= Takagi existence theorem =

Correspondence between finite abelian extensions and generalized ideal class groups

In class field theory, the Takagi existence theorem states that for any number field K there is a one-to-one inclusion reversing correspondence between the finite abelian extensions of K (in a fixed algebraic closure of K) and the generalized ideal class groups defined via a modulus of K.

It is called an existence theorem because a main burden of the proof is to show the existence of enough abelian extensions of K.

==Formulation==
Here a modulus (or ray divisor) is a formal finite product of the valuations (also called primes or places) of K with positive integer exponents. The archimedean valuations that might appear in a modulus include only those whose completions are the real numbers (not the complex numbers); they may be identified with orderings on K and occur only to exponent one.

The modulus m is a product of a non-archimedean (finite) part m_{f} and an archimedean (infinite) part m_{∞}. The non-archimedean part m_{f} is a nonzero ideal in the ring of integers O_{K} of K and the archimedean part m_{∞} is simply a set of real embeddings of K. Associated to such a modulus m are two groups of fractional ideals. The larger one, I_{m}, is the group of all fractional ideals relatively prime to m (which means these fractional ideals do not involve any prime ideal appearing in m_{f}). The smaller one, P_{m}, is the group of principal fractional ideals (u/v) where u and v are nonzero elements of O_{K} which are prime to m_{f}, u ≡ v mod m_{f}, and u/v > 0 in each of the orderings of m_{∞}. (It is important here that in P_{m}, all we require is that some generator of the ideal has the indicated form. If one does, others might not. For instance, taking K to be the rational numbers, the ideal (3) lies in P_{4} because (3) = (−3) and −3 fits the necessary conditions. But (3) is not in P_{4∞} since here it is required that the positive generator of the ideal is 1 mod 4, which is not so.) For any group H lying between I_{m} and P_{m}, the quotient I_{m}/H is called a generalized ideal class group.

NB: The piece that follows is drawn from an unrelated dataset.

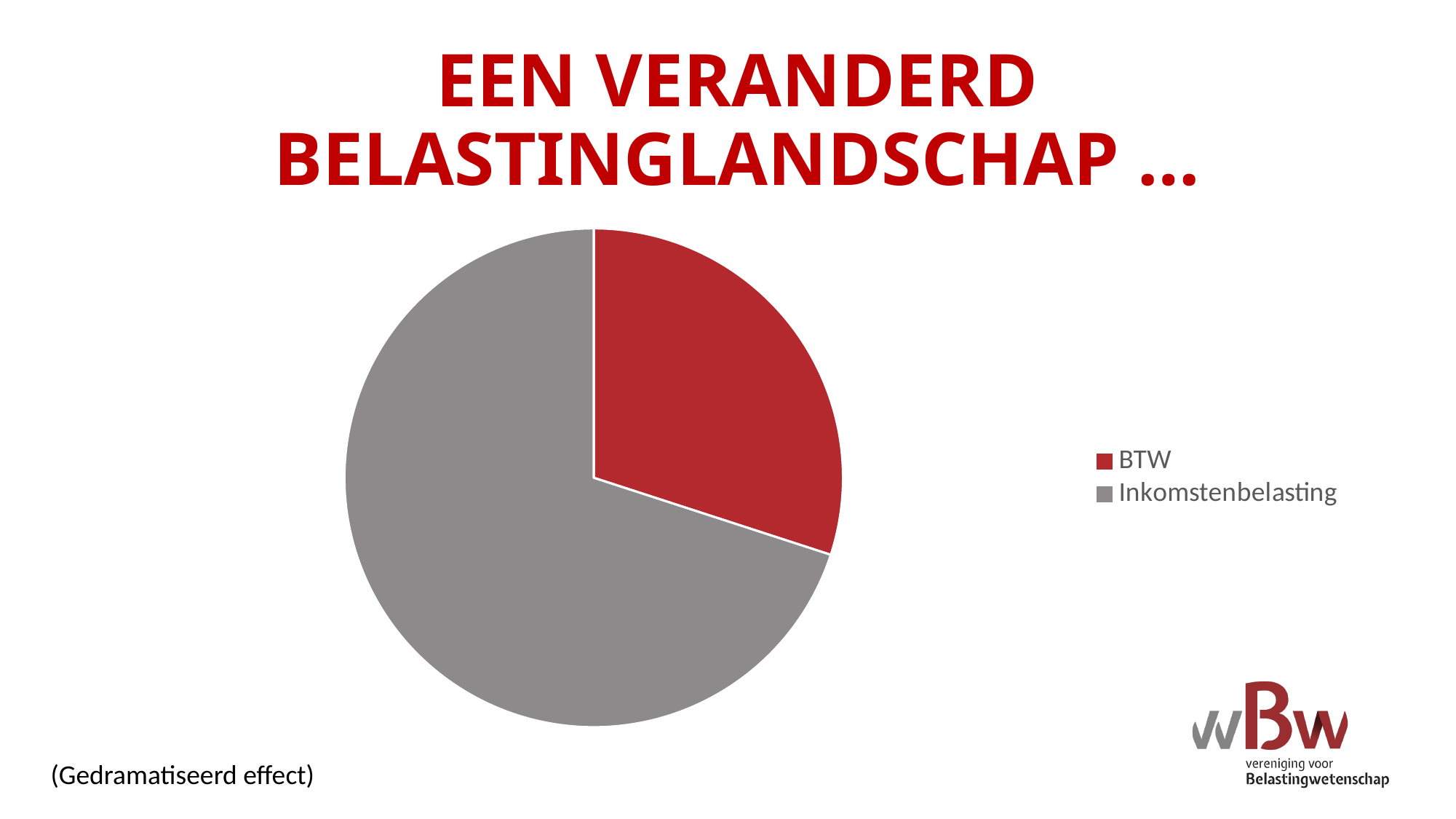
What colour is the BTW slice in the pie chart? red Which slice is larger in the pie chart, BTW or Inkomstenbelasting? Inkomstenbelasting What colour is the Inkomstenbelasting slice in the pie chart? grey How many entries does the legend of the pie chart list? 2 What kind of chart is shown on the slide? pie chart How many slices does the pie chart have? 2 Which category has the smallest slice of the pie chart? BTW Which category has the largest slice of the pie chart? Inkomstenbelasting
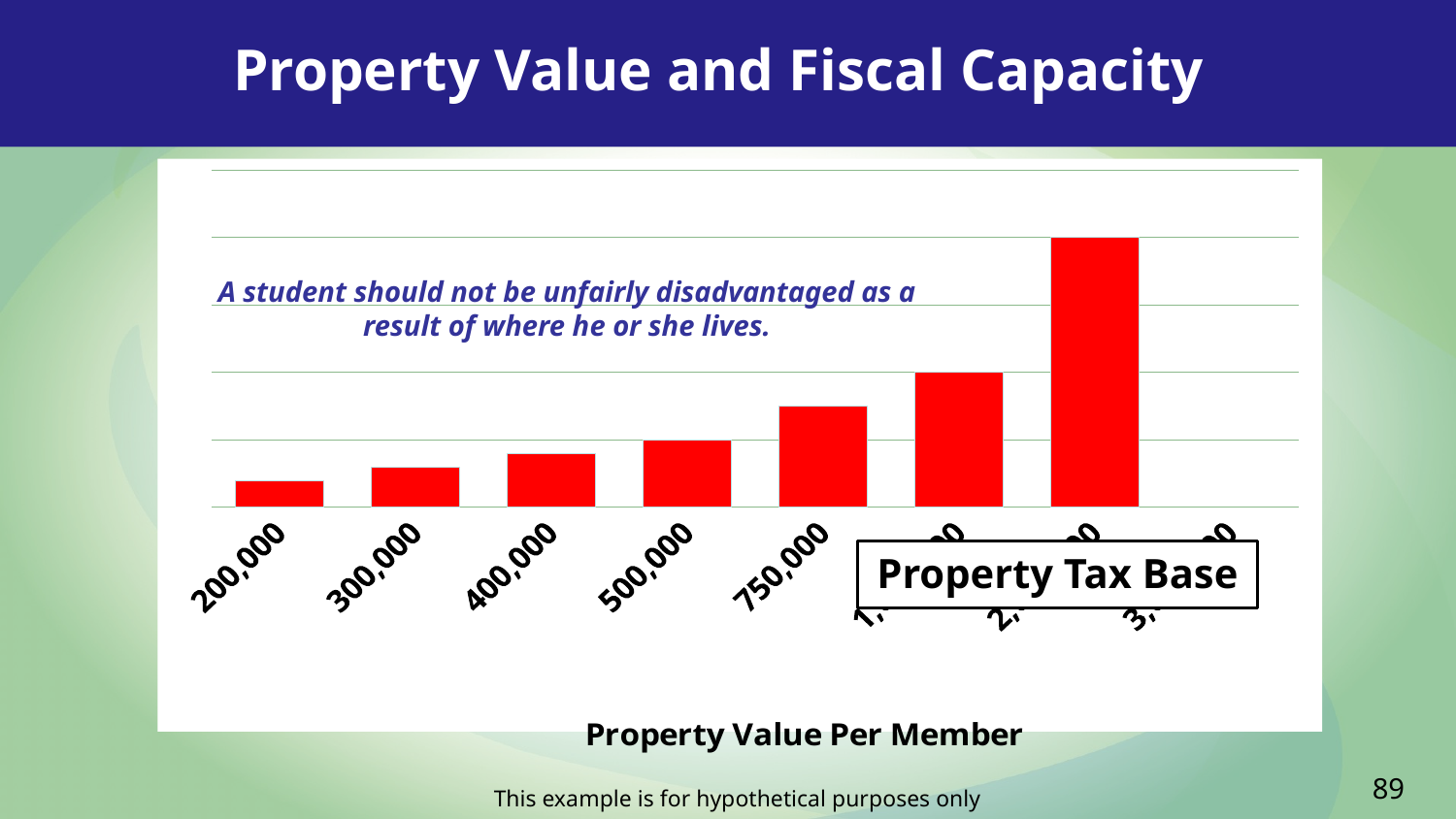
What kind of chart is shown on the slide? bar chart Is the Property Tax Base value larger for 300,000 or for 400,000? 400,000 How many bars are plotted in the chart? 7 What colour are the bars in the chart? red Which category has the lowest Property Tax Base value? 200,000 Do the bar values rise or fall as property value per member increases along the x axis? rise Is the Property Tax Base value larger for 750,000 or for 500,000? 750,000 What is the title of the x axis? Property Value Per Member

It is these generalized ideal class groups which correspond to abelian extensions of K by the existence theorem, and in fact are the Galois groups of these extensions. That generalized ideal class groups are finite is proved along the same lines of the proof that the usual ideal class group is finite, well in advance of knowing these are Galois groups of finite abelian extensions of the number field.

==A well-defined correspondence==
Strictly speaking, the correspondence between finite abelian extensions of K and generalized ideal class groups is not quite one-to-one. Generalized ideal class groups defined relative to different moduli can give rise to the same abelian extension of K, and this is codified a priori in a somewhat complicated equivalence relation on generalized ideal class groups.

In concrete terms, for abelian extensions L of the rational numbers, this corresponds to the fact that an abelian extension of the rationals lying in one cyclotomic field also lies in infinitely many other cyclotomic fields, and for each such cyclotomic overfield one obtains by Galois theory a subgroup of the Galois group corresponding to the same field L.

In the idelic formulation of class field theory, one obtains a precise one-to-one correspondence between abelian extensions and appropriate groups of ideles, where equivalent generalized ideal class groups in the ideal-theoretic language correspond to the same group of ideles.

==Earlier work==
A special case of the existence theorem is when m = 1 and H = P_{1}. In this case the generalized ideal class group is the ideal class group of K, and the existence theorem says there exists a unique abelian extension L/K with Galois group isomorphic to the ideal class group of K such that L is unramified at all places of K. This extension is called the Hilbert class field. It was conjectured by David Hilbert to exist, and existence in this special case was proved by Philipp Furtwängler in 1907, before Takagi's general existence theorem.

A further and special property of the Hilbert class field, not true of smaller abelian extensions of a number field, is that all ideals in a number field become principal in the Hilbert class field. It required Artin and Furtwängler to prove that principalization occurs.

==History==
The existence theorem is due to Takagi, who proved it in Japan during the isolated years of World War I. He presented it at the International Congress of Mathematicians in 1920, leading to the development of the classical theory of class field theory during the 1920s. At Hilbert's request, the paper was published in Mathematische Annalen in 1925.